Q: the North American market, particularly the Permian, is exploding with activity here. On your Production Enhancement business, I know we’re hearing about a lot of longer lead times or wait times for frac spreads and even wireline trucks, stuff like that. How do you see or what have you done with your manufacturing of your perf charges in order to catch up with the increasing demand? And are you guys now running kind of full out in terms of manufacturing?

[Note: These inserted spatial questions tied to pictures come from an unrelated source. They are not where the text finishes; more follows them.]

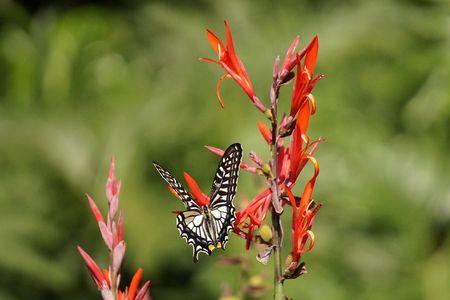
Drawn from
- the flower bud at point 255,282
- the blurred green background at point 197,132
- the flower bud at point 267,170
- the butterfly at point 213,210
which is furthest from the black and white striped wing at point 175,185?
the blurred green background at point 197,132

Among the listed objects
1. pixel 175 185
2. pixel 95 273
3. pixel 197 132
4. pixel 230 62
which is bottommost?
pixel 95 273

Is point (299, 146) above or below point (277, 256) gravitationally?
above

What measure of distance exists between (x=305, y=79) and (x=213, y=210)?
19 cm

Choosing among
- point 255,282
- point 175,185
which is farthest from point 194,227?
point 255,282

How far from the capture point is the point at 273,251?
848 millimetres

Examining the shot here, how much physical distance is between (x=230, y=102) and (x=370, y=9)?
5.55 feet

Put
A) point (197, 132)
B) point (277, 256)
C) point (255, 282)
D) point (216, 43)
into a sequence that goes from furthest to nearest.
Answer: point (197, 132), point (255, 282), point (216, 43), point (277, 256)

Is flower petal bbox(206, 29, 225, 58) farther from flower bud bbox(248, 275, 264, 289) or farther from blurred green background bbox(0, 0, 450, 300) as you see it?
blurred green background bbox(0, 0, 450, 300)

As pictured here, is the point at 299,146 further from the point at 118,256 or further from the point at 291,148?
the point at 118,256

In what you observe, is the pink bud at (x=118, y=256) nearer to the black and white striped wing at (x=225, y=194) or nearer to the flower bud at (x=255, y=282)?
the black and white striped wing at (x=225, y=194)

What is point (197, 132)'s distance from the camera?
15.8 ft

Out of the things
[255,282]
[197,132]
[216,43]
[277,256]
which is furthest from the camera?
[197,132]

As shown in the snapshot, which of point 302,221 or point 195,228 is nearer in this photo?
point 302,221

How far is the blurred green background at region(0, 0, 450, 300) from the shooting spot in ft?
13.7
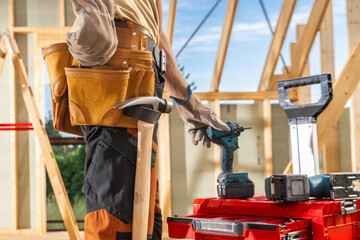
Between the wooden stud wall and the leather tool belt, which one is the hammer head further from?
the wooden stud wall

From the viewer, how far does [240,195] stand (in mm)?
1643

CLB COO Monty L. Davis: On the charge production, we have increased the number of active manufacturing base. Obviously during the downturn, those were decreased to a lower number and we have reactivated some of those with plans through the second quarter to reactivate most of what we had active capacity when the downturn started.

Q: How does the resuming trend towards more pad – or more multi-well pads affect the Diagnostics business? I would think there could be a positive benefit if you want to make sure that the wells aren’t bashing or even maybe are bashing, depending. Does that affect the Diagnostics business for you guys?

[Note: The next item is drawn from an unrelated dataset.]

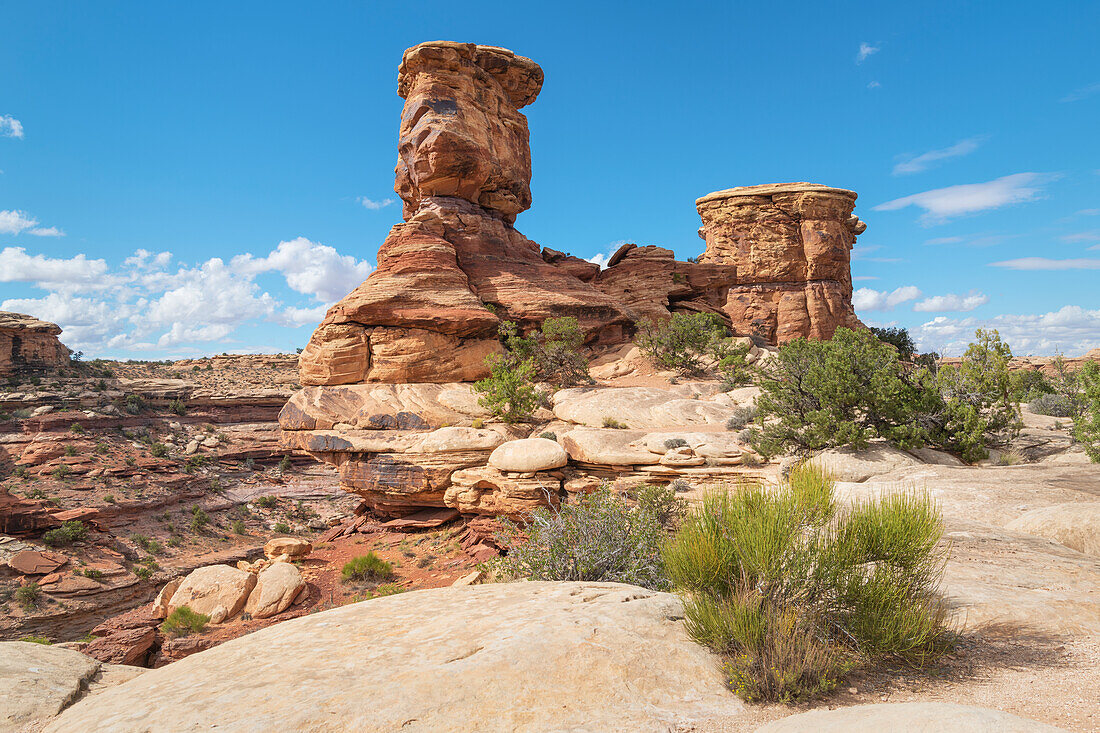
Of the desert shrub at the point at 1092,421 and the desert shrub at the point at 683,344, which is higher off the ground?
the desert shrub at the point at 683,344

CLB President and CEO David M. Demshur: Yeah; sure does. For us, that is a big part of their business right now. As people try to concentrate wells on spacing and then landing zones in these sweet spots, we are seeing more wells bash each other. It’s a concern in the industry now that more bashing is leading to the loss of initial production, especially EURs. So, their business on the diagnostics side is being aimed more towards that now than it ever has in the past.

Q: Okay, and then shifting towards the SRV [stimulated reservoir volume] concept, I know you guys have been talking about that for a little while. Help us frame that. What do you think stimulated reservoir volume was, say, in 2014 versus today versus where you think that might go?

David M. Demshur: Yeah. I think – Rob, actually on the conference calls back then, we talked the amount of stimulated reservoir volume was probably in the low-20 percentile range. Now, with the use of finer and micro proppants, we think that is expanding rapidly. And the reason for that is the use of 400-, 200- and 100-mesh sand in the pumping the pad stage are opening up tertiary and secondary fracture systems to the exposure of surface area. That has never happened before, so it is significantly increasing the amount of stimulated reservoir volume; read that the amount of surface area in the reservoir that is open to a micro fracture.

So, I would put that right now probably in the 50% range. So, we’ve significantly increased it since 2014. You can see that in the production figures and also in the type curves, you can plot that pretty much right alongside of that. How much further it can go, we just now entered looking at 200- and 400-mesh sand, so we’ll give you an update over the next couple of quarters on the effectiveness of using those micro proppants.